**Instructions for the task:** Rewrite the entire listing below with "mountain range" swapped for "mountain ridge" everywhere it occurs, keeping every other word unchanged.

**Collected data:**
• • •
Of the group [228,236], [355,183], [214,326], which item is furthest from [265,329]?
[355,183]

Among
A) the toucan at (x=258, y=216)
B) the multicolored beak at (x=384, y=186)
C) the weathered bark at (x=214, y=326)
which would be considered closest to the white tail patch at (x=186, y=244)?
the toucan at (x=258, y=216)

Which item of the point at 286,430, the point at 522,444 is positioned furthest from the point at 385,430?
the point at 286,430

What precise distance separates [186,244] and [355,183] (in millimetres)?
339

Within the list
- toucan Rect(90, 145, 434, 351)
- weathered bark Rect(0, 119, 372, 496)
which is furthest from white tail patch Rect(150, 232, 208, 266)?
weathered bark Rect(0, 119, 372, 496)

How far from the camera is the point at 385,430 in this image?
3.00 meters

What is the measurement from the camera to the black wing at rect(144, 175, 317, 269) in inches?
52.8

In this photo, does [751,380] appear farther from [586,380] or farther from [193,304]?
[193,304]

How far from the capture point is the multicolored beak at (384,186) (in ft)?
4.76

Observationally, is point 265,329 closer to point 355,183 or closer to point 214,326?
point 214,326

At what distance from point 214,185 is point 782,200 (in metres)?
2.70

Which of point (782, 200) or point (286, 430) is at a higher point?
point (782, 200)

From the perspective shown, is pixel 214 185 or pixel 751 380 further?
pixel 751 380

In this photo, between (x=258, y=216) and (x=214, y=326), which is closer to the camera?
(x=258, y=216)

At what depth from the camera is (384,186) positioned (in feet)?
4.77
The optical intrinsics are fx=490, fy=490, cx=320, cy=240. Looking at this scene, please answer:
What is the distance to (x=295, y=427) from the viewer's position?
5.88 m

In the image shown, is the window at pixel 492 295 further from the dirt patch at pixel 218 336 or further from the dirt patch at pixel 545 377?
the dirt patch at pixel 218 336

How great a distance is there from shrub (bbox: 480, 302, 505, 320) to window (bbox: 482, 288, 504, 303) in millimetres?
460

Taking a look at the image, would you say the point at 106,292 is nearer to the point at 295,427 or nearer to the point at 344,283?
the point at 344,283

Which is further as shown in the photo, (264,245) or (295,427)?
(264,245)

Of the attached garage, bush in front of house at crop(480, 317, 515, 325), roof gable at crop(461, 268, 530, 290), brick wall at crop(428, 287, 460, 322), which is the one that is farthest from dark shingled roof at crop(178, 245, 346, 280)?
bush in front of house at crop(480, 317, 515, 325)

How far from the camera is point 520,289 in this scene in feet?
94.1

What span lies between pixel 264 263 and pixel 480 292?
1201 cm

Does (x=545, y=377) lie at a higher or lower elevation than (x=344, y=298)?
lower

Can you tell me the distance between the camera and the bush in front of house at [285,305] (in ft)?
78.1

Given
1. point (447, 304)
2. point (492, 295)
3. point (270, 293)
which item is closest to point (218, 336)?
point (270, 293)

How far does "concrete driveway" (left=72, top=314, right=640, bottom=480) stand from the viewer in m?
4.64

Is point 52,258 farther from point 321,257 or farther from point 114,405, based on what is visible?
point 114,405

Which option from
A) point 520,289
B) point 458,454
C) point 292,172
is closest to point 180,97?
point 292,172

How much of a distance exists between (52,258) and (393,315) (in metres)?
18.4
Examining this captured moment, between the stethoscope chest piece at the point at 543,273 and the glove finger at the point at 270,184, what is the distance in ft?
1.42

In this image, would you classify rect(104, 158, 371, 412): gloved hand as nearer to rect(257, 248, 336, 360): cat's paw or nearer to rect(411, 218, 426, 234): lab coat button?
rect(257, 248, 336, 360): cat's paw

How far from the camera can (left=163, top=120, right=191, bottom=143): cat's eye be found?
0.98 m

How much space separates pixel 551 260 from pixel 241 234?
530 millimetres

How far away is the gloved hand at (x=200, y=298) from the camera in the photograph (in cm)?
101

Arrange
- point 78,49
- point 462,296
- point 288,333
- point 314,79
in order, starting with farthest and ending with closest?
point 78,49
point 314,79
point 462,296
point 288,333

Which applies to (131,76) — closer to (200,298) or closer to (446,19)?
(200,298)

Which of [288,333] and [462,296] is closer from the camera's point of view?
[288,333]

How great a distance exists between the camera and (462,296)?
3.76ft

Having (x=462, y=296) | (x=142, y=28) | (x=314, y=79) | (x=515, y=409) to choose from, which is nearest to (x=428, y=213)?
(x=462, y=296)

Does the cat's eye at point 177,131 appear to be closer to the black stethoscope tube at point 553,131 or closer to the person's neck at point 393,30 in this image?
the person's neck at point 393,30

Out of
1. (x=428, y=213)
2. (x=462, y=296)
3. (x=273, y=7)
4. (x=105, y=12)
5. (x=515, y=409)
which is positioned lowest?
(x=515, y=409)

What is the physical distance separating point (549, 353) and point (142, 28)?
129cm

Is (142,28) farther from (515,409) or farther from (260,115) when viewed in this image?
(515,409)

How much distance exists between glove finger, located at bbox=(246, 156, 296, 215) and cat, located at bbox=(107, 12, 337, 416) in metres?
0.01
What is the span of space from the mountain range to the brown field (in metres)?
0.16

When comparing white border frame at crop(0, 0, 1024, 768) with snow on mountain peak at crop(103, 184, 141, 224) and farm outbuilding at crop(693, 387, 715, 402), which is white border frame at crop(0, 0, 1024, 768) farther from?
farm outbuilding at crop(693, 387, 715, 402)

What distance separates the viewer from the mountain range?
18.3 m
• • •
**The reply:**
Of the group [228,236], [355,183], [214,326], which item is furthest from [265,329]?
[355,183]

Among
A) the toucan at (x=258, y=216)
B) the multicolored beak at (x=384, y=186)
C) the weathered bark at (x=214, y=326)
which would be considered closest to the white tail patch at (x=186, y=244)?
the toucan at (x=258, y=216)

Which item of the point at 286,430, the point at 522,444 is positioned furthest from the point at 385,430?
the point at 286,430

What precise distance separates [186,244] and [355,183] (in millimetres)?
339

Within the list
- toucan Rect(90, 145, 434, 351)
- weathered bark Rect(0, 119, 372, 496)
which is furthest from white tail patch Rect(150, 232, 208, 266)?
weathered bark Rect(0, 119, 372, 496)

How far from the camera is the point at 385,430 in this image?
3.00 meters

What is the measurement from the camera to the black wing at rect(144, 175, 317, 269) in inches?
52.8

In this photo, does [751,380] appear farther from [586,380] or farther from [193,304]?
[193,304]

How far from the capture point is the multicolored beak at (384,186) (in ft)?
4.76

Observationally, is point 265,329 closer to point 355,183 or closer to point 214,326?
point 214,326

At what distance from point 214,185 is point 782,200 (in metres)?
2.70

Which of point (782, 200) or point (286, 430) is at a higher point?
point (782, 200)

From the perspective shown, is pixel 214 185 or pixel 751 380 further?
pixel 751 380

In this photo, between (x=258, y=216) and (x=214, y=326), which is closer to the camera?
(x=258, y=216)

At what depth from the camera is (384,186) positioned (in feet)?
4.77
The optical intrinsics are fx=490, fy=490, cx=320, cy=240. Looking at this scene, please answer:
What is the distance to (x=295, y=427) from the viewer's position?
5.88 m

In the image shown, is the window at pixel 492 295 further from the dirt patch at pixel 218 336 or further from the dirt patch at pixel 545 377?
the dirt patch at pixel 218 336

How great a distance is there from shrub (bbox: 480, 302, 505, 320) to window (bbox: 482, 288, 504, 303) in millimetres?
460

Taking a look at the image, would you say the point at 106,292 is nearer to the point at 295,427 or nearer to the point at 344,283?
the point at 344,283

Which is further as shown in the photo, (264,245) or (295,427)?
(264,245)

Of the attached garage, bush in front of house at crop(480, 317, 515, 325), roof gable at crop(461, 268, 530, 290), brick wall at crop(428, 287, 460, 322), which is the one that is farthest from dark shingled roof at crop(178, 245, 346, 280)?
bush in front of house at crop(480, 317, 515, 325)

How far from the camera is point 520,289 in this scene in feet?
94.1

What span lies between pixel 264 263 and pixel 480 292?
1201 cm

Does (x=545, y=377) lie at a higher or lower elevation than (x=344, y=298)?
lower

Can you tell me the distance between the camera and the bush in front of house at [285,305] (in ft)?
78.1

Given
1. point (447, 304)
2. point (492, 295)
3. point (270, 293)
which item is closest to point (218, 336)?
point (270, 293)

How far does "concrete driveway" (left=72, top=314, right=640, bottom=480) stand from the viewer in m?
4.64

Is point 52,258 farther from point 321,257 or farther from point 114,405, based on what is visible?
point 114,405

Which option from
A) point 520,289
B) point 458,454
C) point 292,172
is closest to point 180,97?
point 292,172

How much of a distance exists between (52,258) and (393,315) (in metres)?
18.4
Examining this captured moment, between the stethoscope chest piece at the point at 543,273 and the glove finger at the point at 270,184, what is the distance in ft?
1.42

In this image, would you classify rect(104, 158, 371, 412): gloved hand as nearer to rect(257, 248, 336, 360): cat's paw or nearer to rect(411, 218, 426, 234): lab coat button?
rect(257, 248, 336, 360): cat's paw

How far from the camera can (left=163, top=120, right=191, bottom=143): cat's eye be found?
0.98 m

How much space separates pixel 551 260 from pixel 241 234?
530 millimetres

How far away is the gloved hand at (x=200, y=298) from the camera in the photograph (in cm)?
101

Arrange
- point 78,49
- point 462,296
- point 288,333
- point 314,79
in order, starting with farthest and ending with closest?
point 78,49
point 314,79
point 462,296
point 288,333

Which applies to (131,76) — closer to (200,298) or closer to (446,19)?
(200,298)

Which of [288,333] and [462,296] is closer from the camera's point of view?
[288,333]

How great a distance exists between the camera and (462,296)?
3.76ft

Having (x=462, y=296) | (x=142, y=28) | (x=314, y=79) | (x=515, y=409) to choose from, which is nearest to (x=428, y=213)?
(x=462, y=296)

Does the cat's eye at point 177,131 appear to be closer to the black stethoscope tube at point 553,131 or closer to the person's neck at point 393,30 in this image?
the person's neck at point 393,30

Out of
1. (x=428, y=213)
2. (x=462, y=296)
3. (x=273, y=7)
4. (x=105, y=12)
5. (x=515, y=409)
which is positioned lowest?
(x=515, y=409)

What is the physical distance separating point (549, 353) and point (142, 28)?
129cm

Is (142,28) farther from (515,409) or farther from (260,115) when viewed in this image?
(515,409)

How much distance exists between glove finger, located at bbox=(246, 156, 296, 215) and cat, located at bbox=(107, 12, 337, 416) in metres?
0.01
What is the span of space from the mountain ridge to the brown field (in metres)?
0.16

When comparing white border frame at crop(0, 0, 1024, 768) with snow on mountain peak at crop(103, 184, 141, 224) and farm outbuilding at crop(693, 387, 715, 402), which is white border frame at crop(0, 0, 1024, 768) farther from?
farm outbuilding at crop(693, 387, 715, 402)

What distance separates the viewer from the mountain ridge?
18.3 m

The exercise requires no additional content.